● **STORED ROWS**:

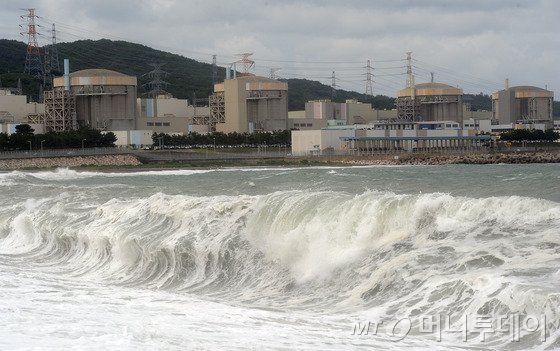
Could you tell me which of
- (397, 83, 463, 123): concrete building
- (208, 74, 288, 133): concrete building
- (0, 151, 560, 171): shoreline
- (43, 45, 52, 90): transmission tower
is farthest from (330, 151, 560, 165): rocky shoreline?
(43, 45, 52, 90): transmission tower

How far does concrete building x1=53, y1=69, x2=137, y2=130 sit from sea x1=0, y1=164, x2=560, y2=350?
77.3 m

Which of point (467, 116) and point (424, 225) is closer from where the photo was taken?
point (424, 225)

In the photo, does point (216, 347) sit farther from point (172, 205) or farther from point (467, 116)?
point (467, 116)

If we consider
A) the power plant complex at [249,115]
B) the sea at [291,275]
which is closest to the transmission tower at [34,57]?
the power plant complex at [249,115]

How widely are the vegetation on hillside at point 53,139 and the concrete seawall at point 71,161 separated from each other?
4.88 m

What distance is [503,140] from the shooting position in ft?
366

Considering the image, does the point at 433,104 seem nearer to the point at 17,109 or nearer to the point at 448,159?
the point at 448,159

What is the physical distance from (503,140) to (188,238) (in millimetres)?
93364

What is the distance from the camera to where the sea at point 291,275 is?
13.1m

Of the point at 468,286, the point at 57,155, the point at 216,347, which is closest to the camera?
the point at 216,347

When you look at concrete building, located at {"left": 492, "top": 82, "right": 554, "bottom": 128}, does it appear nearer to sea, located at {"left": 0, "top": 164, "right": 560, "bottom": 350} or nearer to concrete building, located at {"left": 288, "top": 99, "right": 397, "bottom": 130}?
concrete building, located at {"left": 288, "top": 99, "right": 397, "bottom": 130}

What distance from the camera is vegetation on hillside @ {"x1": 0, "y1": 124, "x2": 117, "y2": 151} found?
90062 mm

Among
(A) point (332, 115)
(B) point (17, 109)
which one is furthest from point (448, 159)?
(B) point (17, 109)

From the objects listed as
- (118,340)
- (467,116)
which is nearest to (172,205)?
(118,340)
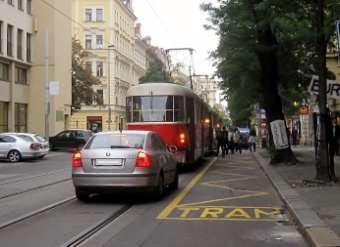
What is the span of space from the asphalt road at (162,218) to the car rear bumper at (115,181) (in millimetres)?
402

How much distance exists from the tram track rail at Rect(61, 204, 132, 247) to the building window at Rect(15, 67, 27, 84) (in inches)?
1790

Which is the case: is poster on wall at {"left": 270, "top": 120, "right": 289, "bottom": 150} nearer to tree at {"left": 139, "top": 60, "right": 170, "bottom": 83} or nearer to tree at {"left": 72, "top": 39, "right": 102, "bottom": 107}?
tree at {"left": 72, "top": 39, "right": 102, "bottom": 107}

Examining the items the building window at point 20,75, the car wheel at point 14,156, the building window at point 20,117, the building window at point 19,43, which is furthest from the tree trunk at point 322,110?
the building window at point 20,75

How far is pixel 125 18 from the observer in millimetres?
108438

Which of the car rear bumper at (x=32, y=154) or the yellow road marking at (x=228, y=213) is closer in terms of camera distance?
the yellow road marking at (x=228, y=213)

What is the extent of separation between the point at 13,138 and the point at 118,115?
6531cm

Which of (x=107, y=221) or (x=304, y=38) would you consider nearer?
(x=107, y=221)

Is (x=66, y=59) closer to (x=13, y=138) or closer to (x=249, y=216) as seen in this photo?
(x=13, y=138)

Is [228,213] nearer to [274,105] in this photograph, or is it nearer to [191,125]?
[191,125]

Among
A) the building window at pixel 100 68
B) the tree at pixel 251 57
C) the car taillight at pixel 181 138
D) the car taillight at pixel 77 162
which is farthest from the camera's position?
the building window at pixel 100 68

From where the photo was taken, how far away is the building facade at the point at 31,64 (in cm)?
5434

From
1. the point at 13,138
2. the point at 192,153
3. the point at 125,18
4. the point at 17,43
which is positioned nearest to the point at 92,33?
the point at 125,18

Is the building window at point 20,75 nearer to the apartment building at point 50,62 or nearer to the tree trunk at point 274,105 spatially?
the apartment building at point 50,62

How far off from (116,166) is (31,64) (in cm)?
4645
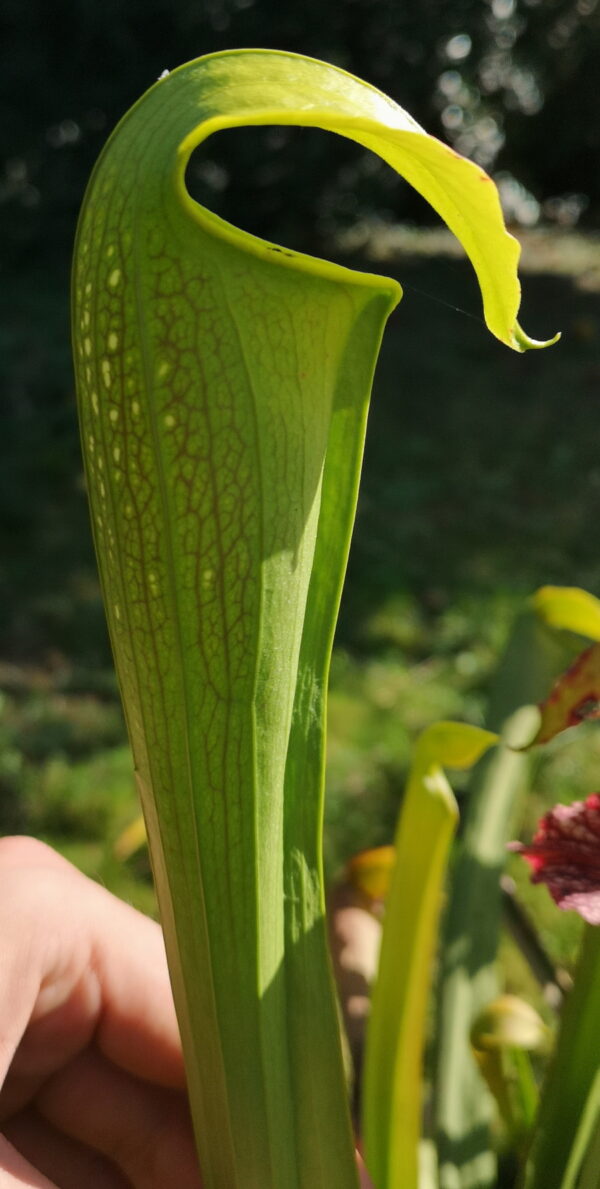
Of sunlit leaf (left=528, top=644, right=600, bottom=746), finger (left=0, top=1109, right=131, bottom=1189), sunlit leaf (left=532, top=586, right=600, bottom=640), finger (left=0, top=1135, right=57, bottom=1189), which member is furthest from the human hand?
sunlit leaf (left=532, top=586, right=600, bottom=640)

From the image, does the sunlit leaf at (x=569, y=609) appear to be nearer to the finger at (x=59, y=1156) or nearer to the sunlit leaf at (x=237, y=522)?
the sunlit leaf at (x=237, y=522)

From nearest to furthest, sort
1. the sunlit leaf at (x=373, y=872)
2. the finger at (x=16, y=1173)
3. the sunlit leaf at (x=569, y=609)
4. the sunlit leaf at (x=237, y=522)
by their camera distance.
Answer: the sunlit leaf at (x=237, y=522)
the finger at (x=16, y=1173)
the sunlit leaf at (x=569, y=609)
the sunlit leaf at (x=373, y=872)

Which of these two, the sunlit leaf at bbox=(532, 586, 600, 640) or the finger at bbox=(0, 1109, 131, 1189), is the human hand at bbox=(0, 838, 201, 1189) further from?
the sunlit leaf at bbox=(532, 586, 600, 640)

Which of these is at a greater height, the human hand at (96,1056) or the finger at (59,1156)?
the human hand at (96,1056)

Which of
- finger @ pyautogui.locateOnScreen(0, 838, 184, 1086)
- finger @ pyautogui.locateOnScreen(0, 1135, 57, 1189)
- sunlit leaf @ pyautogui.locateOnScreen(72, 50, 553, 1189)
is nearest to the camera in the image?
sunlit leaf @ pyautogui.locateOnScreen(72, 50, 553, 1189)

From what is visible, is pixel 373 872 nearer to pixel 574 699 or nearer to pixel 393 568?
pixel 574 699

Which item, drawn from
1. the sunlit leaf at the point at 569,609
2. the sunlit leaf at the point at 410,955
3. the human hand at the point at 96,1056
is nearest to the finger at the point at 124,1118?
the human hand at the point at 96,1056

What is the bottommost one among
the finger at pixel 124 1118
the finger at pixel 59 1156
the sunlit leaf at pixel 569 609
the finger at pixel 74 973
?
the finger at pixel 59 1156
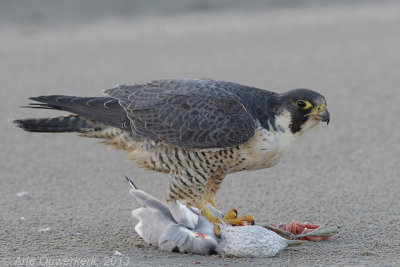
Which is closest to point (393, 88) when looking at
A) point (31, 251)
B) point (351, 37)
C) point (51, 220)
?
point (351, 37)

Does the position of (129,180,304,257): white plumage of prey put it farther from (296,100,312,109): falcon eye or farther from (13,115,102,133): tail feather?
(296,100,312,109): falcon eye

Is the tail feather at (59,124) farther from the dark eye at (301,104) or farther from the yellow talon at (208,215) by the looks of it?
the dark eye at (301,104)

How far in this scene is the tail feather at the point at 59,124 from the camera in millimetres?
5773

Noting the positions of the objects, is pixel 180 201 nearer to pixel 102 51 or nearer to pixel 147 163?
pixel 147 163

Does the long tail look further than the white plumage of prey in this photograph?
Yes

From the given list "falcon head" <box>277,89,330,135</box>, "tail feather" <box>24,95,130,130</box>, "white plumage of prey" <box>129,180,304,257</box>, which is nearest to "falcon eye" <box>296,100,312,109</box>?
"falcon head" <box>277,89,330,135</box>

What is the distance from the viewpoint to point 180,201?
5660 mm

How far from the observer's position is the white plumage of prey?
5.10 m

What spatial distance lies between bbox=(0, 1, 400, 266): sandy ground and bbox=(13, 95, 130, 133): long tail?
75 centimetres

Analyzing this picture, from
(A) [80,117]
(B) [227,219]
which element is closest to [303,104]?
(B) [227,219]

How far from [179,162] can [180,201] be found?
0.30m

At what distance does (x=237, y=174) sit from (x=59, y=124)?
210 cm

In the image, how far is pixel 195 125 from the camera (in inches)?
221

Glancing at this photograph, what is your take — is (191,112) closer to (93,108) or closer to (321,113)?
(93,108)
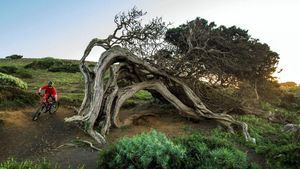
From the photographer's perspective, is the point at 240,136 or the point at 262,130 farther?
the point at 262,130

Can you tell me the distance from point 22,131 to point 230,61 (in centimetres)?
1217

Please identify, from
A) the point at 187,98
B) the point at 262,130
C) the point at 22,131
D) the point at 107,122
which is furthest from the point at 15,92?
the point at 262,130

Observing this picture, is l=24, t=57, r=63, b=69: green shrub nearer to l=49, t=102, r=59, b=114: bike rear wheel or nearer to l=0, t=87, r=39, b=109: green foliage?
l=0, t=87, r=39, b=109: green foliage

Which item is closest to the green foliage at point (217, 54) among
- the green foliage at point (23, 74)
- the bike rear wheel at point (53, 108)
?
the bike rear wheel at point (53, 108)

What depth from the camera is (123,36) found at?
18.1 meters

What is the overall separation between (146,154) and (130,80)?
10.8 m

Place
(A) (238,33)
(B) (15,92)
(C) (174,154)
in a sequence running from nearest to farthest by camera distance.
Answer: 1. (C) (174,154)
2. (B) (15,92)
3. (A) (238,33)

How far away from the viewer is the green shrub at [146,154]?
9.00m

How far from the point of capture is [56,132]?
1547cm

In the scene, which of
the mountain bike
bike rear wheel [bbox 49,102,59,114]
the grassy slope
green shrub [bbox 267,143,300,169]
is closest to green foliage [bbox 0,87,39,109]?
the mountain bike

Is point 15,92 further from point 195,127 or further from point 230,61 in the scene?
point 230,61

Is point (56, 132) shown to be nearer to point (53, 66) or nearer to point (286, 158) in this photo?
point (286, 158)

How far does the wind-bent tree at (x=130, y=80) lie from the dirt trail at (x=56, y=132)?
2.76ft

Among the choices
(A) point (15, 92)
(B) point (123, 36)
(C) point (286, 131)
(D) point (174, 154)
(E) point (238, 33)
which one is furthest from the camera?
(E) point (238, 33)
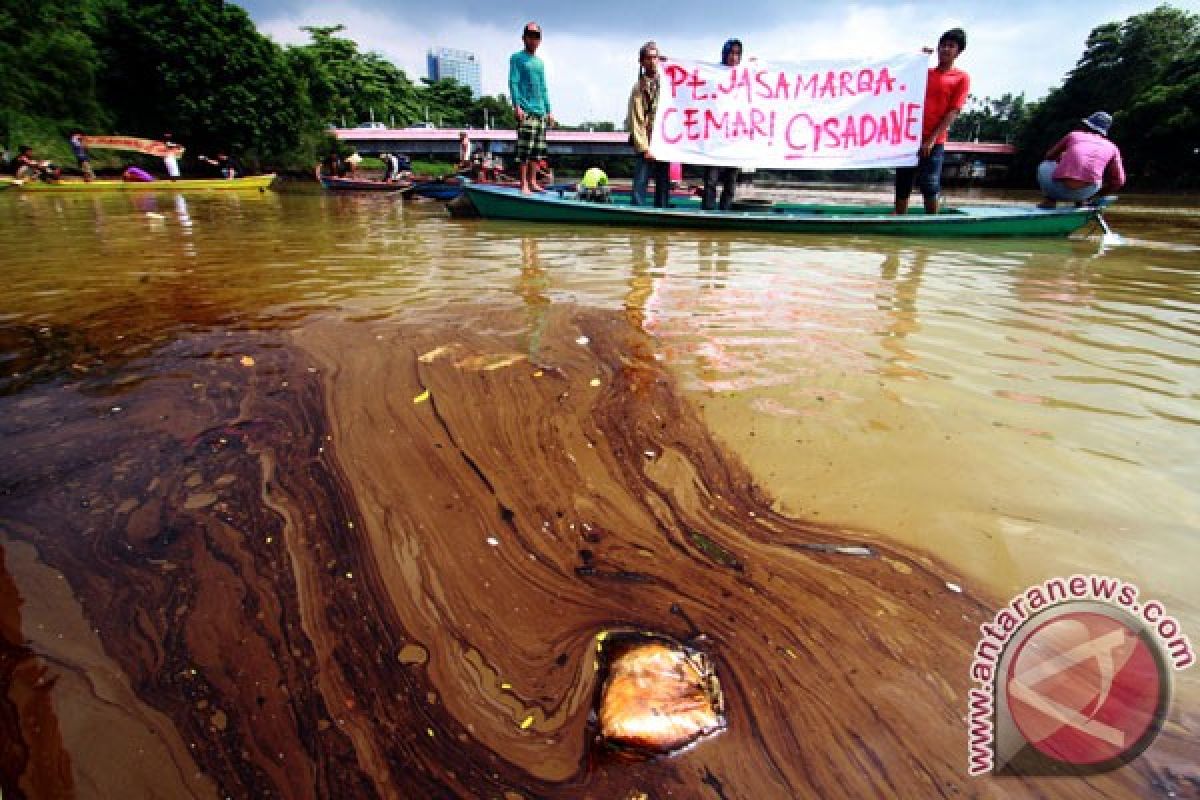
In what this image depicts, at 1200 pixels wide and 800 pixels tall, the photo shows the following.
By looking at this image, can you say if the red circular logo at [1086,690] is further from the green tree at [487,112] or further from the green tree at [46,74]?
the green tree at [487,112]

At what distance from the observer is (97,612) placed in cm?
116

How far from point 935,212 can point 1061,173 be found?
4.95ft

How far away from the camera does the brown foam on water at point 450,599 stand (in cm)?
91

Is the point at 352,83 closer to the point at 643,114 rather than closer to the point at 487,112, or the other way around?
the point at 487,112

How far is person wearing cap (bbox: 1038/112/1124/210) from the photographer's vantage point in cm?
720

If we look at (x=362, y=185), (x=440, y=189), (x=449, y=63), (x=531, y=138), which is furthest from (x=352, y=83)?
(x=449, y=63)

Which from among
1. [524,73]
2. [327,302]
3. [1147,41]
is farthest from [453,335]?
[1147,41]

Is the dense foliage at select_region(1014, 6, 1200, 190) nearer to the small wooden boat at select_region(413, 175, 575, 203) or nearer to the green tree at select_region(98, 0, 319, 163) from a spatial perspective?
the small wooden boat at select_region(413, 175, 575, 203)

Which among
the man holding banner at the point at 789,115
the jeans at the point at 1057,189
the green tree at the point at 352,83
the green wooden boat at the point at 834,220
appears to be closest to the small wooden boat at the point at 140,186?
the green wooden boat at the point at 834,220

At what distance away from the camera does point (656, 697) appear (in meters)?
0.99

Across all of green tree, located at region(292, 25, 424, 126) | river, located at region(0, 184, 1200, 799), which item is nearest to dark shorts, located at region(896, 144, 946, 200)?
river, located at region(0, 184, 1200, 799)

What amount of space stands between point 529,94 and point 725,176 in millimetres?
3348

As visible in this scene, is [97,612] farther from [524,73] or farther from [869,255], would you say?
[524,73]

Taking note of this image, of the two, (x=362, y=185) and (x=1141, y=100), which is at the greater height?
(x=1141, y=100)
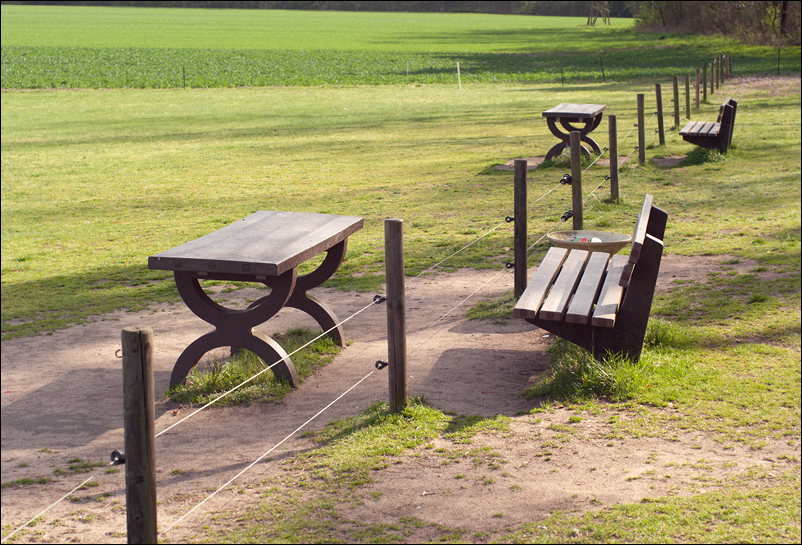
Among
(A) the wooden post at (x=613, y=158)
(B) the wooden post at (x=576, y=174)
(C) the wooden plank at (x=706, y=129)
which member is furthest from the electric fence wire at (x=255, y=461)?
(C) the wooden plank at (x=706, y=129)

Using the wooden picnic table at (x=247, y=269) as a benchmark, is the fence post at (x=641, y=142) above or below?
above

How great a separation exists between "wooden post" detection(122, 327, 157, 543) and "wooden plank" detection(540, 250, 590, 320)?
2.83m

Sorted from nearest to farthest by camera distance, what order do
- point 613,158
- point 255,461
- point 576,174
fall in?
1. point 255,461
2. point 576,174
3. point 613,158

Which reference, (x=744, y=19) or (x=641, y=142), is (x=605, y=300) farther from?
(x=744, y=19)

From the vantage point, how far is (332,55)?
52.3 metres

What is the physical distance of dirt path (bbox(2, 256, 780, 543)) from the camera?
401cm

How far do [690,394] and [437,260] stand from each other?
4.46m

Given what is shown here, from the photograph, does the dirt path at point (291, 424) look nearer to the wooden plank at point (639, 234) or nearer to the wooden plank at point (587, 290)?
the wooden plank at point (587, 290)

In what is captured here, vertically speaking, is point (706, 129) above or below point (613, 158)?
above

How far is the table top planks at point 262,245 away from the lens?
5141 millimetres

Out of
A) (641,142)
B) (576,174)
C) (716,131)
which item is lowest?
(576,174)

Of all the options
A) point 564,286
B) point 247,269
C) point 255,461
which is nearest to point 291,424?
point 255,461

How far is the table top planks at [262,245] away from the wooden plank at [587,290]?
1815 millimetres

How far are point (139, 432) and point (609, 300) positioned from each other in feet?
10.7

● **WHAT YOU HAVE TO DO**: Could you set down, word for word, every line from the very start of the records through the line containing "is farthest from (330, 151, 560, 165): rocky", both ends included, leaving the pictures out?

● **THE RESPONSE**:
Could you tell me which of
- (397, 83, 463, 123): concrete building
- (208, 74, 288, 133): concrete building
- (0, 151, 560, 171): shoreline
- (43, 45, 52, 90): transmission tower
is farthest from (330, 151, 560, 165): rocky shoreline?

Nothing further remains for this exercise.